山东青州白洋村:那里是外婆的柿子沟

山东青州白洋村:那里是外婆的柿子沟

柿子沟北天门入口处

每次听到潘安邦《外婆的澎湖湾》,我总能联想到我的外婆。在村里,外婆应该地道地称为姥娘。

外婆至今精神矍铄,但到底多大年纪,外甥如我又不能给出确切答案,实乃不称职也。

从母亲那里打听,也只有个大概和约莫的岁数,应该是85虚岁左右。

外公,村中应称为姥爷。在我上高中的时候就已经去世,迄今近20年。

而我最早的记忆,外公总是那么高大与伟岸,但他话并不多,也几乎没有看到外公和外婆吵架过。

外公先离开,但他留下的却是没有任何瑕疵的人生,只是外婆在静静地看着岁月的流逝,多少应该有些落寞和寂寥吧!

外婆的村,叫白洋村,该村又分为上白洋和下白洋两个小村,但距离几百米而已。三姨家就和外婆家分别在两个不同的白洋村。

如今,白洋村对外有了一个颇为响亮的名字:柿子沟。

山东青州白洋村:那里是外婆的柿子沟

去外婆家必经的天井村、庙子岭

当年,父亲大概是个婚姻困难户。好不容易,才找到母亲。

据说,白洋村的姑娘们都不喜欢跑如此遥远,到十几里之外,还要翻山越岭的石峪村。

更有意思的是,白洋村属于青州市,而石峪村就属于临朐县。这也算是个跨县婚姻了。

> [挑战] 接着上面这篇写外婆和白洋村柿子沟的文章,从它的最后一句之后续写。

> [数据条目]
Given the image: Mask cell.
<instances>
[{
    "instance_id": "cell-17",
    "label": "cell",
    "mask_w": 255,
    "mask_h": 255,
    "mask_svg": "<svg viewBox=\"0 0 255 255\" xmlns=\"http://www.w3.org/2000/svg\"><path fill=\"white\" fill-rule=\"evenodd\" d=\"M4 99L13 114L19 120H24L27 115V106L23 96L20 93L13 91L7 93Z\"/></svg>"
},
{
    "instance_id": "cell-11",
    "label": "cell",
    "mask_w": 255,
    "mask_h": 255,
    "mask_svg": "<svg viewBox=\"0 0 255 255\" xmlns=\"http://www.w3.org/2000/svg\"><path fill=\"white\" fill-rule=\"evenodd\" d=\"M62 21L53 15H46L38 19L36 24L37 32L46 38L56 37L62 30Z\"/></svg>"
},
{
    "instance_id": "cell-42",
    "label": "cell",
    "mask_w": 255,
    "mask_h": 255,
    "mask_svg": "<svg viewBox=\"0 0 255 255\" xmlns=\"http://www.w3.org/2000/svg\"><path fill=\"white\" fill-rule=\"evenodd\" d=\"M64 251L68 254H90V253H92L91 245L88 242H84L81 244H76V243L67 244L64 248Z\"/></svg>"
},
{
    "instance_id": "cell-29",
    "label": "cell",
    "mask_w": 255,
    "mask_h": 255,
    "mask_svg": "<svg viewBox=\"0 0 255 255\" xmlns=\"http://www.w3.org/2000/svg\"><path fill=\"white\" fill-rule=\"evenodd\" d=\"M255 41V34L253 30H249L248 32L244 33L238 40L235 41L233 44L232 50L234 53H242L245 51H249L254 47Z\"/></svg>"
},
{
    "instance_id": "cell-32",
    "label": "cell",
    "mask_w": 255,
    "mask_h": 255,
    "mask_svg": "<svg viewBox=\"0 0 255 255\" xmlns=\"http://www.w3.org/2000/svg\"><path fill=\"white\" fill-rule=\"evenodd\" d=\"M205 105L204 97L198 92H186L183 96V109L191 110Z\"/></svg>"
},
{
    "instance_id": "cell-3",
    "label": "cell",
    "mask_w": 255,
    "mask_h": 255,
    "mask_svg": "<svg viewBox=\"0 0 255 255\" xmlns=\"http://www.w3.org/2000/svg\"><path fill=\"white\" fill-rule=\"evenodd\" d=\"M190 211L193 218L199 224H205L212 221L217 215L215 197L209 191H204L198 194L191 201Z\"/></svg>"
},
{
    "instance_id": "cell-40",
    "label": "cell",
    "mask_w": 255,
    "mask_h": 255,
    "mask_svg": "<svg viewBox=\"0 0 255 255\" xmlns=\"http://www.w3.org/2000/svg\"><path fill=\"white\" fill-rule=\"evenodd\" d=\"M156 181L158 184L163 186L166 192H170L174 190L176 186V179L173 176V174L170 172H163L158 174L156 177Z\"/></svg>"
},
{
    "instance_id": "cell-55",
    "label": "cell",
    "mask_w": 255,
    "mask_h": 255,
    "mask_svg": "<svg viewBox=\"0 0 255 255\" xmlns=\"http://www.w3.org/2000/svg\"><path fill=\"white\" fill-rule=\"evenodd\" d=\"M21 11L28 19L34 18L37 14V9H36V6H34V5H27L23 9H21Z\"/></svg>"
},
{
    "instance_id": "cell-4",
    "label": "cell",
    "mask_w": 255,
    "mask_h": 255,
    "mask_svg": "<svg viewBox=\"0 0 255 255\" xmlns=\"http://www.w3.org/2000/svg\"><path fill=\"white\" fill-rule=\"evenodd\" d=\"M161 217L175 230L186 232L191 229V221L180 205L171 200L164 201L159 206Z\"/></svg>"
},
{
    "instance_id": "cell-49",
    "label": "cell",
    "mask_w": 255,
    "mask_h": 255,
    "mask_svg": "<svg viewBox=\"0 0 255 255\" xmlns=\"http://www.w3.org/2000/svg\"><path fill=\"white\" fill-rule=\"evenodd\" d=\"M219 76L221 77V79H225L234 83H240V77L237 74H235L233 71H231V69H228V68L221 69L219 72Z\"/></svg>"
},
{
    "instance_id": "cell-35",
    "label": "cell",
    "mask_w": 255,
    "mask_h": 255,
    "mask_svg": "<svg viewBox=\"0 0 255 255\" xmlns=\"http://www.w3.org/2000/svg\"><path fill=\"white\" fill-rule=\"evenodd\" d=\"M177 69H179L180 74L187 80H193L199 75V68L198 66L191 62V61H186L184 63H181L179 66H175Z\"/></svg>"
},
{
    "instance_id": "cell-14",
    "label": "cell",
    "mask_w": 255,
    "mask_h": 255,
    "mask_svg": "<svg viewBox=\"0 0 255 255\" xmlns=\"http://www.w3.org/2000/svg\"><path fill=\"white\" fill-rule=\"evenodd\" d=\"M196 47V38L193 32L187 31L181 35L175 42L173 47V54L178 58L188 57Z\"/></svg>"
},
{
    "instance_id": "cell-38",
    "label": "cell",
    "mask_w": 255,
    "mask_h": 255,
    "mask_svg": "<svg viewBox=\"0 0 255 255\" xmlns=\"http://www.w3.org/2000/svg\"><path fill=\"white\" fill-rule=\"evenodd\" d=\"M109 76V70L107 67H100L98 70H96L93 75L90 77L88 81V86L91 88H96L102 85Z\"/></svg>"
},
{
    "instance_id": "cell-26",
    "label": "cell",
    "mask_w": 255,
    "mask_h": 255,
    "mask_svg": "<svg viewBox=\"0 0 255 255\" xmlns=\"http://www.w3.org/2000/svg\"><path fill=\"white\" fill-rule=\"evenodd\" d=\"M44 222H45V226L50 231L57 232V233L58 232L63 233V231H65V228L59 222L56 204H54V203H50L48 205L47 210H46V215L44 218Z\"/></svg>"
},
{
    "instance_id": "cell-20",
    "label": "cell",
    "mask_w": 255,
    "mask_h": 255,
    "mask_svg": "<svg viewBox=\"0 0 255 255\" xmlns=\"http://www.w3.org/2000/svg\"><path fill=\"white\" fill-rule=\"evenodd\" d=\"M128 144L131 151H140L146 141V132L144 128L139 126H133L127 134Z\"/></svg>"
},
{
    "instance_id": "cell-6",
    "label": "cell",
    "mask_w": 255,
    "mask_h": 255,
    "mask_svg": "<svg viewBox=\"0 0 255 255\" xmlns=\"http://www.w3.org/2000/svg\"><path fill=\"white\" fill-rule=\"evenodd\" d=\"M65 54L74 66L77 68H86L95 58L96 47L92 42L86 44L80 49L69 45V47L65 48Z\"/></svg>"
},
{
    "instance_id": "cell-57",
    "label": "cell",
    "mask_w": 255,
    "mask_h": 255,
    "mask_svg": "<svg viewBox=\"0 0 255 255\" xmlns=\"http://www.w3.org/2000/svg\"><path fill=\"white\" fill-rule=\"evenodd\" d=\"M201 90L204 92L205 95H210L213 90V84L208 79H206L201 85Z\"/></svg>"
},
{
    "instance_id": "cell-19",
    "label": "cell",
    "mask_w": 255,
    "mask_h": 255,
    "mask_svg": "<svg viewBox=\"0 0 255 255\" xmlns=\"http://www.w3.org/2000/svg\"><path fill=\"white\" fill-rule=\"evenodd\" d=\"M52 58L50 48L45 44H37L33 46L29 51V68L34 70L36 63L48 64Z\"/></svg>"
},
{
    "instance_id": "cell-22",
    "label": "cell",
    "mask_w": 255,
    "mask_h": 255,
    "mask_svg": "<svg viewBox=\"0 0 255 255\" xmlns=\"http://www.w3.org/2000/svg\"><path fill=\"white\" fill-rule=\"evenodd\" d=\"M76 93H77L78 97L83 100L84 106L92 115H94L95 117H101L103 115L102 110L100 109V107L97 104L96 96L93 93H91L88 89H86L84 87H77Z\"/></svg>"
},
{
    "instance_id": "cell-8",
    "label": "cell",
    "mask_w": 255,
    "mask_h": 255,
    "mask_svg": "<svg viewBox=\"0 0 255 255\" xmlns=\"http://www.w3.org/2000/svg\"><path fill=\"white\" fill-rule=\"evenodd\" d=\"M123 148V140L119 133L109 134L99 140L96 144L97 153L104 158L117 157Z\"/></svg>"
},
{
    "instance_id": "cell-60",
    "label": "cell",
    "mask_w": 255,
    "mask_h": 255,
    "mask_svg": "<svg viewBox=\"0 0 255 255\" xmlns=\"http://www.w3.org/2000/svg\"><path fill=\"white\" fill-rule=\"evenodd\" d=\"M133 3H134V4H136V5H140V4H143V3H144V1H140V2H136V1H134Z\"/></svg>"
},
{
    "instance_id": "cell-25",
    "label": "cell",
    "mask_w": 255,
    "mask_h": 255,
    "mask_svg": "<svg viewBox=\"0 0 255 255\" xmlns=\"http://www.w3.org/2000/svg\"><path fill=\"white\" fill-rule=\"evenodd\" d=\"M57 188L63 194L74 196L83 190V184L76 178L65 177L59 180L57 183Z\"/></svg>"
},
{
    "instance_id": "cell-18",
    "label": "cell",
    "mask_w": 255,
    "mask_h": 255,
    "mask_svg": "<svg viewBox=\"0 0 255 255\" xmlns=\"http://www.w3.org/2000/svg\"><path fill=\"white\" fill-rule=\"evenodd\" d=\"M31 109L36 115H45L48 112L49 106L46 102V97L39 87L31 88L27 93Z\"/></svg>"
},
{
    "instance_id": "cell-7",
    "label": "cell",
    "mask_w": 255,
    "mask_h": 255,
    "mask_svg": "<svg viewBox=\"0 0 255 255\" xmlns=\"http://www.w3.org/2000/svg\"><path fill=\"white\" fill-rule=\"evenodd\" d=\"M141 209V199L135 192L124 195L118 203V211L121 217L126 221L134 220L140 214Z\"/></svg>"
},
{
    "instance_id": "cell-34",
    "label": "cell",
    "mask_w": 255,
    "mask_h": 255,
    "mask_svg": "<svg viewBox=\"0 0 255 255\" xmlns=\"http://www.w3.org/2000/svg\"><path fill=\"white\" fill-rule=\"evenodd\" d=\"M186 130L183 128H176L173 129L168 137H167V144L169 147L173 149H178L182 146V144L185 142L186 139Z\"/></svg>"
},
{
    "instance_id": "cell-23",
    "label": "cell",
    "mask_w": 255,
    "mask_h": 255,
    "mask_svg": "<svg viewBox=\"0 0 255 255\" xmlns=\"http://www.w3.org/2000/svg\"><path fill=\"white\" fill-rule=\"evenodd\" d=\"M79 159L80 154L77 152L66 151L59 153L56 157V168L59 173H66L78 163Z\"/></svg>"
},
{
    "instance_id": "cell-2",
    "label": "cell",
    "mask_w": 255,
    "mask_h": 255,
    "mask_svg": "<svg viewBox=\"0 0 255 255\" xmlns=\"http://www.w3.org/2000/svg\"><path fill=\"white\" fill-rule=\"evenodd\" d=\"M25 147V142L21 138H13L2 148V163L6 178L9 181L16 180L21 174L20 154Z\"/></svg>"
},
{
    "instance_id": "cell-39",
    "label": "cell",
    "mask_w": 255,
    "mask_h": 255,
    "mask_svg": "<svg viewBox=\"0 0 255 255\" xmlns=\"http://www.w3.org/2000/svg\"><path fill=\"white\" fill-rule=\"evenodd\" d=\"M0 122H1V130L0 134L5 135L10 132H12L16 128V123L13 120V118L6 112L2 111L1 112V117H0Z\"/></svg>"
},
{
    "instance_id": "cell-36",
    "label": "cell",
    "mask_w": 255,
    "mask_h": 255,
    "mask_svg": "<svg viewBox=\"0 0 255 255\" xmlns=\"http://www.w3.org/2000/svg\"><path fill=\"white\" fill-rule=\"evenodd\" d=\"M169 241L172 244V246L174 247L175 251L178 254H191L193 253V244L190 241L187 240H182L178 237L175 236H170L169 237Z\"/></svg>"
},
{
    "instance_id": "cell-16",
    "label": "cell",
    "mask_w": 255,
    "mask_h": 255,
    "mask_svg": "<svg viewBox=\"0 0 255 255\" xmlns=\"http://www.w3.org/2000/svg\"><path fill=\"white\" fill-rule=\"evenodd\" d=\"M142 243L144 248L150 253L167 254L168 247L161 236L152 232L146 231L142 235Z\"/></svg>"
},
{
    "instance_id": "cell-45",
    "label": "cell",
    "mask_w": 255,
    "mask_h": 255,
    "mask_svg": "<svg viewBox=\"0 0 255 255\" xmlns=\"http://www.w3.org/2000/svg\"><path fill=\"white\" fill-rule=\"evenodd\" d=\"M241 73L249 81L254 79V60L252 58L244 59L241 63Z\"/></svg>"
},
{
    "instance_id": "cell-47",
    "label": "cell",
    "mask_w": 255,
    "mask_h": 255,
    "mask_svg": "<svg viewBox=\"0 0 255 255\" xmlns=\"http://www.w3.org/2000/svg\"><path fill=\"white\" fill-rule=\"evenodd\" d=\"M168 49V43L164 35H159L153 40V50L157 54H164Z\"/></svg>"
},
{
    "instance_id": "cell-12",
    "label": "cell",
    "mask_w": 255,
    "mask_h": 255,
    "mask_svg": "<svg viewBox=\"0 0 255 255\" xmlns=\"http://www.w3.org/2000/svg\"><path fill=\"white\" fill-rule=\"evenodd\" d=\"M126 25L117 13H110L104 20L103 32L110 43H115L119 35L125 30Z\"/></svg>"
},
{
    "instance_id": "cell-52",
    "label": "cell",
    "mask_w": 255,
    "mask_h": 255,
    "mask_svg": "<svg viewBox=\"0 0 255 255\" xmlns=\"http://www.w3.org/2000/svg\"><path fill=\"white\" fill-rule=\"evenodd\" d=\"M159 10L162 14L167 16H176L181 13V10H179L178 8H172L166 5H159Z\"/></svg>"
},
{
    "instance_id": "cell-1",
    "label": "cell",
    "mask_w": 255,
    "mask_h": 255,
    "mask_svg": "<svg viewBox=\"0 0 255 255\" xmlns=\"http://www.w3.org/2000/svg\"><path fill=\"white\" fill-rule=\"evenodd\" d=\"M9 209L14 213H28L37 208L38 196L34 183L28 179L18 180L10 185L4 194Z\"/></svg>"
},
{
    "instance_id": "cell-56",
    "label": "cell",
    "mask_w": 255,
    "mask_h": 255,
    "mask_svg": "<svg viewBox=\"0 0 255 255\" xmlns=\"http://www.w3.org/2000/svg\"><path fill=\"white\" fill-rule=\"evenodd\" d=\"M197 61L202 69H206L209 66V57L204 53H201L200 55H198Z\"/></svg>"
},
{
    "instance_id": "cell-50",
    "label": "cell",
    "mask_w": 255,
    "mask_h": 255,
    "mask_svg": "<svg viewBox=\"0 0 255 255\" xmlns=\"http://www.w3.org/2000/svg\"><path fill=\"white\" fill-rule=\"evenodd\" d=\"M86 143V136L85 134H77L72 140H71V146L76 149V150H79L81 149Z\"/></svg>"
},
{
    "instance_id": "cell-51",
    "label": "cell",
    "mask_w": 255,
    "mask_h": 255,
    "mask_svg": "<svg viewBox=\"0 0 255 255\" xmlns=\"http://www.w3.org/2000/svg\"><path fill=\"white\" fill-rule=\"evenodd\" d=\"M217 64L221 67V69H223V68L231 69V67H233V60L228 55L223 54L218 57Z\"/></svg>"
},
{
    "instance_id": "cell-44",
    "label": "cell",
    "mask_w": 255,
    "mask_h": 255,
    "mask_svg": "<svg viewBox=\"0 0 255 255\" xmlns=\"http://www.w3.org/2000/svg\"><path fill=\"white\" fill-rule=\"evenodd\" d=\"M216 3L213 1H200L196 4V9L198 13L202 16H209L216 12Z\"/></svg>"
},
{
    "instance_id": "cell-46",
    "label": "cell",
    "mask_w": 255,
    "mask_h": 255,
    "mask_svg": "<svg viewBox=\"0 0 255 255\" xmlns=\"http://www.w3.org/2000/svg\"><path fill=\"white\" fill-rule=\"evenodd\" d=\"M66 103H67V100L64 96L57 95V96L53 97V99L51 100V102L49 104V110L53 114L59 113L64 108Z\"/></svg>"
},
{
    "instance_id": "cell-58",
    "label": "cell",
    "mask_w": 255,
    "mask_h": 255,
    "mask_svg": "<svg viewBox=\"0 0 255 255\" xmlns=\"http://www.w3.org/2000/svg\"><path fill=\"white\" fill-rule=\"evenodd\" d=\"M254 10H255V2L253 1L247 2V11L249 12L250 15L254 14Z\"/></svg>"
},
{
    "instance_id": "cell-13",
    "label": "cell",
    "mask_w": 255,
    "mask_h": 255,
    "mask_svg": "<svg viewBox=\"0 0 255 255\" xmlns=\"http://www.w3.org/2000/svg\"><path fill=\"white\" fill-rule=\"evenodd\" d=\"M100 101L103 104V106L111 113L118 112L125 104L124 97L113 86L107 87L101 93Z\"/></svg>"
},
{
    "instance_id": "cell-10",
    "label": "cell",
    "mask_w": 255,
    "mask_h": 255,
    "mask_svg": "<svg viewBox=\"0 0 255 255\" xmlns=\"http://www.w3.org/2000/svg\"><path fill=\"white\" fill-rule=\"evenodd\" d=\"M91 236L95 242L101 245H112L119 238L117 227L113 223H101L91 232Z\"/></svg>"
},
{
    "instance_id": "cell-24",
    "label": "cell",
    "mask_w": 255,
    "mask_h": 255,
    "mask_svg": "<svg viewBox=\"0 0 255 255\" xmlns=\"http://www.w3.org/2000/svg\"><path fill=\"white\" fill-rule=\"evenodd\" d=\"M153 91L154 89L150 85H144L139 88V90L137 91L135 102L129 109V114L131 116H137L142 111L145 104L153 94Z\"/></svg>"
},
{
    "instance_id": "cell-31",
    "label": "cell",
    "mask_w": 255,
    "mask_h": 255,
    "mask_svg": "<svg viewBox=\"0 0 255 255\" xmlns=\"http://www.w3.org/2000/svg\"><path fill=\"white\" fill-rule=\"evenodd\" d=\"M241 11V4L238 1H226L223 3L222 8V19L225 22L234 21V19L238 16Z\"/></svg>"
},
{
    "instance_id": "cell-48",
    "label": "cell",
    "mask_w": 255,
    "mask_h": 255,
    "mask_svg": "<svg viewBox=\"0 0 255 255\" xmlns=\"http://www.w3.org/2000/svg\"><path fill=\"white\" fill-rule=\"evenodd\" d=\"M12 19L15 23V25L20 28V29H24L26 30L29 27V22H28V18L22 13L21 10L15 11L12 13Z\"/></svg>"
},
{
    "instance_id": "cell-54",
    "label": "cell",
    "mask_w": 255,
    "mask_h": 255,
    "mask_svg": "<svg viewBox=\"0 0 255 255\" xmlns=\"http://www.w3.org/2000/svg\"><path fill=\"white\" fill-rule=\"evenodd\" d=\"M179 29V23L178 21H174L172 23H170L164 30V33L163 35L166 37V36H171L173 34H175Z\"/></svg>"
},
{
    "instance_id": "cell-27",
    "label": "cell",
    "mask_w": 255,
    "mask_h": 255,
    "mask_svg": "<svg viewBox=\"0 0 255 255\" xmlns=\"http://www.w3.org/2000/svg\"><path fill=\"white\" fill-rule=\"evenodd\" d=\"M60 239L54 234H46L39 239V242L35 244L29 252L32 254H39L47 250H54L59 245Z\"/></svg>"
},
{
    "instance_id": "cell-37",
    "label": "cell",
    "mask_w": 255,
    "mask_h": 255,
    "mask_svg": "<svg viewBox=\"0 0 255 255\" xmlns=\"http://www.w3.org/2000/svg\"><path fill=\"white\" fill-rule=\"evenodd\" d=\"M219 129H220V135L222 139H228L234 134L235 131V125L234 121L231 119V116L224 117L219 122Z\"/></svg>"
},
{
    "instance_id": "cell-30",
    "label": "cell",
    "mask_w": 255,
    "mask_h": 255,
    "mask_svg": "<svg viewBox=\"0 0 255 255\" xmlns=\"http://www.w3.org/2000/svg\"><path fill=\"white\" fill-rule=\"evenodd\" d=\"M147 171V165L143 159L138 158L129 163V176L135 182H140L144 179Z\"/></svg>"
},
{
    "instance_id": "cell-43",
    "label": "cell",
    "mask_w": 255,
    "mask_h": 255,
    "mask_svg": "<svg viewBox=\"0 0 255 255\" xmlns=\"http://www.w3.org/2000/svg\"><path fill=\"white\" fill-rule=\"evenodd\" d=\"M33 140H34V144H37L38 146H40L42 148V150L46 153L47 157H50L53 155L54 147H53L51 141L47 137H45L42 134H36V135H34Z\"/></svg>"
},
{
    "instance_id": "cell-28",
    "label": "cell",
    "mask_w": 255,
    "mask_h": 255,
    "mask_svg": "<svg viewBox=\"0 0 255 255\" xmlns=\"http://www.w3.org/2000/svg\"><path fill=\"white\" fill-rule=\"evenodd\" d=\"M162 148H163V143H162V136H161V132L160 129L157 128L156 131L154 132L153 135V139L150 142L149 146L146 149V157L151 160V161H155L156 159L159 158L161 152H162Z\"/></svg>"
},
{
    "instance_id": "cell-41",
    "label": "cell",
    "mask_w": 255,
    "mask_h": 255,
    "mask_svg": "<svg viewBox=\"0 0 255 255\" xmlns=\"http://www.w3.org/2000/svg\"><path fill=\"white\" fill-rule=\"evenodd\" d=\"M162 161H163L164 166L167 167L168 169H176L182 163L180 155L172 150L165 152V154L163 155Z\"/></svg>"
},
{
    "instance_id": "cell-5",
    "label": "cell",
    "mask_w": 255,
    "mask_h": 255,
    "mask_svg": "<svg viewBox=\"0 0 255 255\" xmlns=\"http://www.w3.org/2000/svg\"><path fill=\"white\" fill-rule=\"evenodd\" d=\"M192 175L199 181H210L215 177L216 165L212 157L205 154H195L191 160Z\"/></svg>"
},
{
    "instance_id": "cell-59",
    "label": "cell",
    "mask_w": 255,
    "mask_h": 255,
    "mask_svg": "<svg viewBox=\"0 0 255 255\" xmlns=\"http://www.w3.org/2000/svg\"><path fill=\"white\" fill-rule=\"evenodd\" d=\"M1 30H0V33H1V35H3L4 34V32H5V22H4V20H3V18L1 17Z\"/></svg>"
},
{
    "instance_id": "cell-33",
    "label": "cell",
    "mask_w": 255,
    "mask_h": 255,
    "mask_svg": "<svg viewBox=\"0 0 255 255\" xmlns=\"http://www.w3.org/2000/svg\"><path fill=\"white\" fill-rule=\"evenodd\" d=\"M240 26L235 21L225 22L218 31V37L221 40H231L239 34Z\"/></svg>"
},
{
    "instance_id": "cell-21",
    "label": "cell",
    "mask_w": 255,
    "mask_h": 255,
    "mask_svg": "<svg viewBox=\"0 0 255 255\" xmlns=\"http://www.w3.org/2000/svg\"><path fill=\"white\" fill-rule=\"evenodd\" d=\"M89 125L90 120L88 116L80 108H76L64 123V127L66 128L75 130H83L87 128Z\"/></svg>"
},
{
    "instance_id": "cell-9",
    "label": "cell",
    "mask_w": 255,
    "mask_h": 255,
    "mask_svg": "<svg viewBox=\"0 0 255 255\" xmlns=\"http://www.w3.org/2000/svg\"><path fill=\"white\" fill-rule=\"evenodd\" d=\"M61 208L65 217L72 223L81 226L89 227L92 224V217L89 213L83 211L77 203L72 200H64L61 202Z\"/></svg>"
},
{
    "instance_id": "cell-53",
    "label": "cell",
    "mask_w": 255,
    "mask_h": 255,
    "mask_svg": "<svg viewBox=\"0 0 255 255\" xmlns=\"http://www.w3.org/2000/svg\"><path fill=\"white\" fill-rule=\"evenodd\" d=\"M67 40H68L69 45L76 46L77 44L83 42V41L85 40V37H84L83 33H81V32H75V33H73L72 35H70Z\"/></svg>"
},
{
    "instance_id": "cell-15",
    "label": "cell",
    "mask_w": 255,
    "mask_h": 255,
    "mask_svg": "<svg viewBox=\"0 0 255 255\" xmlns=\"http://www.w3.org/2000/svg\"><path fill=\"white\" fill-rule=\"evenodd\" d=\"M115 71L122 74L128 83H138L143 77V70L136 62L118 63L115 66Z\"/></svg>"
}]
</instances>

> [练习结果]
而去外婆家,童年记忆中几乎是梦魇。因为路太难走,从石峪村出发,经过天井村,翻越庙子岭,抵达白羊口,才能继续向西到达白洋村。

在临朐人的眼里,白洋村一带统称为岭西。

在交通工具只有自行车的年代里,穿行在盘山公路上,可谓险象环生,千里迢迢路遥遥,对于孩子的我们来说,更是一场无尽的“灾难”。

因为上坡的时候,只能靠走。

山东青州白洋村:那里是外婆的柿子沟

外婆的家门口

现在外婆住的地方,可以称为新家,这是相对于记忆中最早的那个位于村东侧的老家而言。

在老家的时候,发生过很多事,只是大多数都已经模糊。老家,那应该是一个大门朝东的家,进入左手边是饭屋,有南屋、东屋、北屋。

北屋要踏上几层台阶,才能抵达,应该是十分高大上的建筑,但住的人却是另外一家,我叫舅的,那时他还没结婚。

在老家,有大舅带我去河滩里抓鱼,有三舅带我去苹果园闲逛,也有一次母亲为了摊煎饼而免去我捣蛋故意让我在门外独自玩的经历。

当我逢人就问:“你见过青海他娘吗?”的段子流传下来的时候,这句话我有没有说,好像已经不再重要,重要的是朴实的村子,我并没有丢失,只是静静地等待母亲的出现。

也应该是在这个老家,外婆的三个儿子和三个女儿都长大,还有母亲小时候被大姨差点砍掉的中指和食指,纯属意外,只是从此没了指甲。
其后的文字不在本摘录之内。